What is needed:
Count the lines in the entries below that contain the word "this". How many are there? Reply with the number alone.

[Entries contained in a dataset]

━━━━━━━━━━━━━━━━━━━━

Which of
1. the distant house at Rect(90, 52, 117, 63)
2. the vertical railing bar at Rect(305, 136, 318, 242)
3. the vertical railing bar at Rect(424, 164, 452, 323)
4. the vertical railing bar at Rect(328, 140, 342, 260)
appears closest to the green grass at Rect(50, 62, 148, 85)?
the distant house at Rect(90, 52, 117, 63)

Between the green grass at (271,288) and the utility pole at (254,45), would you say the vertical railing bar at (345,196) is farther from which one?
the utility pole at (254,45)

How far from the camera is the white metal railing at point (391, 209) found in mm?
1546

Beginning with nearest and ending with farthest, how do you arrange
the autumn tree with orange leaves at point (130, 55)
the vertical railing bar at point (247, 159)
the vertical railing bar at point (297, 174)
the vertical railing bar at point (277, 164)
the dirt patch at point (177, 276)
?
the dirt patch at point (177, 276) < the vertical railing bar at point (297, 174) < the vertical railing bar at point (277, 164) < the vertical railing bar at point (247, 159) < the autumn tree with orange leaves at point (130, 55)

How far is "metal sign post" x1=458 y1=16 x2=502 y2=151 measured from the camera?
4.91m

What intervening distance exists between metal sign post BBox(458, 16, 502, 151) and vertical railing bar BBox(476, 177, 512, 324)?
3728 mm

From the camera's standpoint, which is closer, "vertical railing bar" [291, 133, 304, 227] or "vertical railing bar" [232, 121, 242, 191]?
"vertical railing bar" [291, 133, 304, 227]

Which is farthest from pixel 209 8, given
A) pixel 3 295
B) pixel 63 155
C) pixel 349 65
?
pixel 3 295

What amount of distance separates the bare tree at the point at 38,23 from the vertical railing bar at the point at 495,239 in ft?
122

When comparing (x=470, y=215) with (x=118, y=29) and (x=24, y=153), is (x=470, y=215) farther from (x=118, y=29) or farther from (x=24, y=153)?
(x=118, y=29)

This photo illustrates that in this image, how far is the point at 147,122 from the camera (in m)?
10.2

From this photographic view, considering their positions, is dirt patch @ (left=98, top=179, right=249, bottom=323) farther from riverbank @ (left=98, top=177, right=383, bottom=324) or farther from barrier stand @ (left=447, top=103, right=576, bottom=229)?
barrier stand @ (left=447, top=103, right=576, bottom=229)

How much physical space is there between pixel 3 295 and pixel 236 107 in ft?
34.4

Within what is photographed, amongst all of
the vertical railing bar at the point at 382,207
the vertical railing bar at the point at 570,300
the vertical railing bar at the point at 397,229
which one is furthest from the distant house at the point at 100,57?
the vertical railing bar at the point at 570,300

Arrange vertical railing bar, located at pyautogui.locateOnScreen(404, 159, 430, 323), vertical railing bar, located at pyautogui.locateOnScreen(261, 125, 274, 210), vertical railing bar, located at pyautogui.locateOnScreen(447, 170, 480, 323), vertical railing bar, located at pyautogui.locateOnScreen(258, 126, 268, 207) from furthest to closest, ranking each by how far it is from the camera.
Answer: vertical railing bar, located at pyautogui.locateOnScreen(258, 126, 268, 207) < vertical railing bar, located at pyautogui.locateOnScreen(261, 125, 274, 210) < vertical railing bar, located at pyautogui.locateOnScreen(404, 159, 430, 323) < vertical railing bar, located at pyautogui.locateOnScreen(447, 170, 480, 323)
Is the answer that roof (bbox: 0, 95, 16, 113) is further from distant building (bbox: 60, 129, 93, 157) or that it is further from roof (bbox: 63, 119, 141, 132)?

━━━━━━━━━━━━━━━━━━━━

Final result:
2